What is happening in China? When China unveiled its plan to urbanize over 250 million rural Chinese over the next dozen years, prestigious news outlets turned to Landesa, whose founder Roy Prosterman was 2009 Kravis Prize winner, for its expertise on land-rights issues.
In “China’s Great Uprooting,” an article that is part of a series by The New York Times on that nation’s changing identity, Gao Yu, the China country director for Landesa, offered commentary to the news outlet on some major concerns regarding China’s program.
Gao first spoke on the impulse to modernize, noting how “[t]here’s this feeling that we have to modernize, we have to urbanize and this is our national-development strategy.”
The speed of the development campaign is also a cause for concern as Gao Yu compares it, in the article, to the disastrous Maoist campaign in the 1950s: “It’s almost like another Great Leap Forward.”
That said, the new policy could also prevent local governments from forcibly taking over rural land. According to Bloomberg Businessweek, local officials provide limited compensation to the farmers, and then sell long-term leases to factory owners and real estate developers.
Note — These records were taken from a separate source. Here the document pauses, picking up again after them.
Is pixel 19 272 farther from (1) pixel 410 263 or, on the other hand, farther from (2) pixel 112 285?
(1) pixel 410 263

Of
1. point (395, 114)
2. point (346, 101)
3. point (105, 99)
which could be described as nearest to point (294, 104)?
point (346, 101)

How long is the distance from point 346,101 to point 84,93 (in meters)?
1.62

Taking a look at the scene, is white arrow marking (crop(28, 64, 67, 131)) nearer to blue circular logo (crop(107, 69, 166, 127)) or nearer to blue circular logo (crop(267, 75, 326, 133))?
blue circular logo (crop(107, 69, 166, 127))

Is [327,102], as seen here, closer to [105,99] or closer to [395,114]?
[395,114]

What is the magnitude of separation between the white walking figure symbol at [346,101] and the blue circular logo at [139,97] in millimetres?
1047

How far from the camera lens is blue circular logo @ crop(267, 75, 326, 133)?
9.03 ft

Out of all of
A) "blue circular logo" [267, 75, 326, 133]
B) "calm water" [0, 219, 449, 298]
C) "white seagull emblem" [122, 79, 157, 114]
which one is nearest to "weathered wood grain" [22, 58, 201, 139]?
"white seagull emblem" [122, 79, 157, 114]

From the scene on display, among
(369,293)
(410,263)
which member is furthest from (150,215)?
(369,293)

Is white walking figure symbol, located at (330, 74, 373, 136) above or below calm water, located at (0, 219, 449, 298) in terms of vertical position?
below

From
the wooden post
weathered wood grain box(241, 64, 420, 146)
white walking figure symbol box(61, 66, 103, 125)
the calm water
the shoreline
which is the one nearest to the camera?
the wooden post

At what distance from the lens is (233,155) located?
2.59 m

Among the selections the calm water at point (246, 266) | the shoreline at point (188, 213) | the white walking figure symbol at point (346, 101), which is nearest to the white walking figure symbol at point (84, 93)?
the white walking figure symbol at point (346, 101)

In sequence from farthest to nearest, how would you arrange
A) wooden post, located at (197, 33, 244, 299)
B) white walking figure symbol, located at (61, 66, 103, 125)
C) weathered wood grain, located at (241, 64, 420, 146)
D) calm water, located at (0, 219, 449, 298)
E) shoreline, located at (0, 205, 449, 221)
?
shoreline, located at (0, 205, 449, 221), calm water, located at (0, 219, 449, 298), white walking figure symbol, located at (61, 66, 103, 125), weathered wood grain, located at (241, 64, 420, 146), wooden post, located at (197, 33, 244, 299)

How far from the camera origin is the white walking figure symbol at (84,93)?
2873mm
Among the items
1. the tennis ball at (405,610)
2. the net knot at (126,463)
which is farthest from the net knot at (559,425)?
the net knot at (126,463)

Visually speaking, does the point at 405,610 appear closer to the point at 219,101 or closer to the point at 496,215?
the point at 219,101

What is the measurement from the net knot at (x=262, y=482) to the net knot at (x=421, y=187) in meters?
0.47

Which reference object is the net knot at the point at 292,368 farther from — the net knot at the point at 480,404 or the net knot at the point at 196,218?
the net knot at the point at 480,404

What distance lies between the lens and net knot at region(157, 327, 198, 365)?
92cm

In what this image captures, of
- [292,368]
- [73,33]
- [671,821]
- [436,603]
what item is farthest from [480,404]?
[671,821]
Li Ping, senior attorney at the Beijing office of Landesa, spoke on the motivations of local governments in an interview with Bloomberg: “Local governments have an incentive to push this distorted urbanization, to grab all that profit.” The modernization policy would increase the involvement of the federal government, which would remove and organize the incentives of the local government urbanization plans. As China’s ambitious agenda begins to be implemented, it is unclear whether it will be successful or damaging to that country’s future but it is clear that Landesa’s analysis on land-rights issues will continue to be timely and relevant.